I didn’t wear bikini bottoms by themselves until I was about 16. Now I just know that it’s an area that I want to work on, and that there’s no harm working on something, as long as you don’t resent it. I’ve looked back at photos of my thighs when I was younger and laughed, because actually they were fine, so I try to apply that to how I feel about my body now: one day I’ll look back and think I was beautiful just how I was. And sometimes when something requires some thigh – power, I feel proud to have a powerhouse butt and strong thick thighs.
A Hairy Situation
As a girl, going through puberty was tough. I was the only ethnic girl at my school and being hairy was quite normal for my race. My facial hair was growing rapidly. I remember talking to my mum about it and she said don’t worry about it, you’re only twelve. I wish I’d listened to her because I went straight for the razor and shaved my upper lip and eye brows. And you can guess what happens next, it grew back thick and prickly. It didn’t take long for mum to realise how insecure I was and she got me into waxing and threading my brows, which was a better solution to shaving.
Today I love my bushy brows but I still pluck my upper lip. I guess facial hair isn’t really talked about at that age, most girls around me then had fair skin and blonde hair so they had nothing to worry about.

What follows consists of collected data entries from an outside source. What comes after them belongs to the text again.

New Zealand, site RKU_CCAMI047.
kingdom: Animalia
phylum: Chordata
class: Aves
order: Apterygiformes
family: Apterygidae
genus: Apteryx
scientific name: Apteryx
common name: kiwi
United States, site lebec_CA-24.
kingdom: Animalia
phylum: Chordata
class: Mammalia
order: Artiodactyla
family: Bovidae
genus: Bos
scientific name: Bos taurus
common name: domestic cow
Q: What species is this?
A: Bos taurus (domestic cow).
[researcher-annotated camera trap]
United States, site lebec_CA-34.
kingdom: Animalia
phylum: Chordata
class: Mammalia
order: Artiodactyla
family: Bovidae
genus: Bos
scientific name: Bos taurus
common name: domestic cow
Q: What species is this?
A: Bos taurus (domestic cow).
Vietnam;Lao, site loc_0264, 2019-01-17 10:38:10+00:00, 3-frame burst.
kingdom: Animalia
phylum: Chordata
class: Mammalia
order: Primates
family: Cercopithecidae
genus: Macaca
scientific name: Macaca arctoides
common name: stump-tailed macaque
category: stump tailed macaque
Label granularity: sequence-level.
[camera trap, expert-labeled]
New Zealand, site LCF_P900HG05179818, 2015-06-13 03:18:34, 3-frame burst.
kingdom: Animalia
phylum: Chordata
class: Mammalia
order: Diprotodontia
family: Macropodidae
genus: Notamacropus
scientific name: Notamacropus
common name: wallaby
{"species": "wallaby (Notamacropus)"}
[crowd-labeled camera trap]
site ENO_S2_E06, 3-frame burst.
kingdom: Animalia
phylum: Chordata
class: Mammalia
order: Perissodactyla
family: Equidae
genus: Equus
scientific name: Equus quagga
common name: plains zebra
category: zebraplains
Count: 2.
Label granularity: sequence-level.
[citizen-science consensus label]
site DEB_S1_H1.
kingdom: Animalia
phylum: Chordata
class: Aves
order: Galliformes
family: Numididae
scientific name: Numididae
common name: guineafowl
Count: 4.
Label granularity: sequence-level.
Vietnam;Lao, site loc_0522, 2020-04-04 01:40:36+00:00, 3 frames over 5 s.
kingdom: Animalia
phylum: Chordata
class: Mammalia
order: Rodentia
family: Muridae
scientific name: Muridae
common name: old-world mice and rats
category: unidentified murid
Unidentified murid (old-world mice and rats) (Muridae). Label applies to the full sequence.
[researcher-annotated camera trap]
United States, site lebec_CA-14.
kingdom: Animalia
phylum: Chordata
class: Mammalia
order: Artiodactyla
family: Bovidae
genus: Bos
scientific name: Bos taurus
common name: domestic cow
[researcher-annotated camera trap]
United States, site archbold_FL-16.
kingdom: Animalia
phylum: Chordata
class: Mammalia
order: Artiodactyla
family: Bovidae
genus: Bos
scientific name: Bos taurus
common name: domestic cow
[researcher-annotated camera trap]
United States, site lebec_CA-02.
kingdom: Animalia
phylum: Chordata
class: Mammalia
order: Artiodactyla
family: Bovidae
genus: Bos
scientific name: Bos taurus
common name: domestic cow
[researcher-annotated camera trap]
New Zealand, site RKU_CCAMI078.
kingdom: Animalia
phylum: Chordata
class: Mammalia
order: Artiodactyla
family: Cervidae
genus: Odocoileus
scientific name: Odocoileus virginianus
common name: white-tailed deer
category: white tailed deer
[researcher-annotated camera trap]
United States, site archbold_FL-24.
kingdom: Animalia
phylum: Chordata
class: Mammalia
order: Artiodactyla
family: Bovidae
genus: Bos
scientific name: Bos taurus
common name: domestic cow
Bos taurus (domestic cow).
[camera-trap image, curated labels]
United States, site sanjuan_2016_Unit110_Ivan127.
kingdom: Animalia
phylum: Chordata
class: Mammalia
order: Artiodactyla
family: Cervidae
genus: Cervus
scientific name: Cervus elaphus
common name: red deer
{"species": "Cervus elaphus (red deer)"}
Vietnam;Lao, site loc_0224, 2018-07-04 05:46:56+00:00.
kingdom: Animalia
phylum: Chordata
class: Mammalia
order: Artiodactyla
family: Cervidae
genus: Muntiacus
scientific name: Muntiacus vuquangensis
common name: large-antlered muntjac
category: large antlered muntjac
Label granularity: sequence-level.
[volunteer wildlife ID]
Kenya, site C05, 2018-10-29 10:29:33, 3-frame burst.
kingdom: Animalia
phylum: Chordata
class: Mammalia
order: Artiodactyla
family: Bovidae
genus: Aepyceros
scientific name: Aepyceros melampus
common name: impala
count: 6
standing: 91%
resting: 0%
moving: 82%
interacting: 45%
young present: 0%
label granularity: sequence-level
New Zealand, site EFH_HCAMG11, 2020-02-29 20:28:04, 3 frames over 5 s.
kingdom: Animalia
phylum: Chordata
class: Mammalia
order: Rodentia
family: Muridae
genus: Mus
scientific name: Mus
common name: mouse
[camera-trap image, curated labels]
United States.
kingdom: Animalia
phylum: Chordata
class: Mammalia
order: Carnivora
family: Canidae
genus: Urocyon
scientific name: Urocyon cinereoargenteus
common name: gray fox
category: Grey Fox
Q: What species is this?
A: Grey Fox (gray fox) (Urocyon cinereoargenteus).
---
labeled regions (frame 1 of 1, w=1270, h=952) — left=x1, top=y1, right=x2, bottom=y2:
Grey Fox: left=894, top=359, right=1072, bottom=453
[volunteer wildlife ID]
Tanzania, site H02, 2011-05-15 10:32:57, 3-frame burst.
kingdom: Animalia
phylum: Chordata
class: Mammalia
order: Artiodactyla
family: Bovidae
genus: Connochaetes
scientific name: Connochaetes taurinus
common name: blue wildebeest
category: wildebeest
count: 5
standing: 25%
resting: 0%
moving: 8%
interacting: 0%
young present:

I had to accept that I am different and there is nothing wrong with that.
Big Hair for the Win
I straightened my hair religiously in my teens because I didn’t know anyone who had curly hair like mine and I didn’t know how to look after my curls properly so they were alway very frizzy. My brother ‘accidentally’ broke my hair straightener around the same time that I started watching some tv shows from the early 1990s, such as Twin Peaks and also listening to music by Kate Bush and Madonna. Hold up! These women have curly hair and are super beautiful! Maybe I can be like them! I think it’s really important to see more than one ideal of beauty in the media for this reason, if I found it so hard just embracing my natural hair, I can’t imagine how difficult it must be for women of colour or those with less celebrated body types.
In high school I struggled with my tummy, I had very slim and stick like arms and legs and thought my stomach was disproportionate. Now, I would still say my tummy but I also don’t deny myself for loving pizza and cheese. When I think back on my insecurity of my tummy in high school I always made sure my stomach was sucked in for photographs. Now I don’t really care, I tell myself I’m cute with a bit of chub so what does it matter? It’s important to be happy with myself first and it’s my mental health that will combat my body insecurities.